PMC · DOI: 10.1111/vsu.14314 · 2025-07-07

## TL;DR

This study examines how ligament ruptures in cats' elbows lead to joint instability and luxation, emphasizing the importance of the olecranon ligament.

## Contribution

The study identifies specific ligament combinations responsible for different types of elbow luxation in cats.

## Key findings

- Elbow luxation in cats occurs with direct forces and specific ligament ruptures.
- The olecranon ligament is crucial for elbow stability.
- Different luxation types result from various ligament combinations being severed.

## Abstract

To determine the role of each part of the collateral ligaments and the olecranon ligament in traumatic elbow luxation pathophysiology in cats.

Feline cadaveric study.

A total of 15 cats and 30 thoracic limbs tested.

Attempts were made to manually luxate (laterally, medially, and caudally) each elbow after sequential section of each part of the medial collateral ligament, the lateral collateral ligament, and the olecranon ligament by direct and indirect forces applied to the antebrachium.

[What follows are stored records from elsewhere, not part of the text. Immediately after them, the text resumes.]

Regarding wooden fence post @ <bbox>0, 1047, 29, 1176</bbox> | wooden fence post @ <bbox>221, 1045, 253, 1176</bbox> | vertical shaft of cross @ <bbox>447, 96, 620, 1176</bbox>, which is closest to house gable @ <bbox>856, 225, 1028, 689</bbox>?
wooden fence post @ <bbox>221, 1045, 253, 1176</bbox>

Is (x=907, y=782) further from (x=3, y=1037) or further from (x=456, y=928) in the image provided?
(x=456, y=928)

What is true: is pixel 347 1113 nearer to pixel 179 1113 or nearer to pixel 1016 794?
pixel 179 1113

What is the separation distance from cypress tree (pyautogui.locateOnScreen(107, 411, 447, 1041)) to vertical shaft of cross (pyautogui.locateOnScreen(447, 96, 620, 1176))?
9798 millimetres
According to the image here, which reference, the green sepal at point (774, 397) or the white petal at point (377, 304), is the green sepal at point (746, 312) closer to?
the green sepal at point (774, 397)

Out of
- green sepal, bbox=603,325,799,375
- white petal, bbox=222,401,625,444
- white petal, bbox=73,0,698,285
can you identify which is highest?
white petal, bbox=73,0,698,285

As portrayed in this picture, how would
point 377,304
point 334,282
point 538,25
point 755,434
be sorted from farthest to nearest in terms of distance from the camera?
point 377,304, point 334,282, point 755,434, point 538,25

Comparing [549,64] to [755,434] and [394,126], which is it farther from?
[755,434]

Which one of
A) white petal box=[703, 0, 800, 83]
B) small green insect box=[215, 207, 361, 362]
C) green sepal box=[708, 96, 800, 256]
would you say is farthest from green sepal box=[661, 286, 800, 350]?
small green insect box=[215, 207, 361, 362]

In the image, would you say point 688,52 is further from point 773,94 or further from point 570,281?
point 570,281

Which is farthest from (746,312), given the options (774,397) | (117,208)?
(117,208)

No elbow luxation occurred with indirectly applied rotational forces. Luxation was only possible with direct forces applied to the antebrachium (axial compression and varus/valgus/caudal forces). Lateral elbow luxation was possible after transection of medial and lateral collateral ligaments or after transection of olecranon and medial collateral ligaments. Medial luxation was possible after transection of olecranon and lateral collateral ligaments. Caudal luxation was possible with transection of olecranon and lateral collateral ligaments.

Various combinations of ruptured ligaments can account for lateral, medial, and caudal luxations of the elbow. The olecranon ligament plays a major role in elbow stability.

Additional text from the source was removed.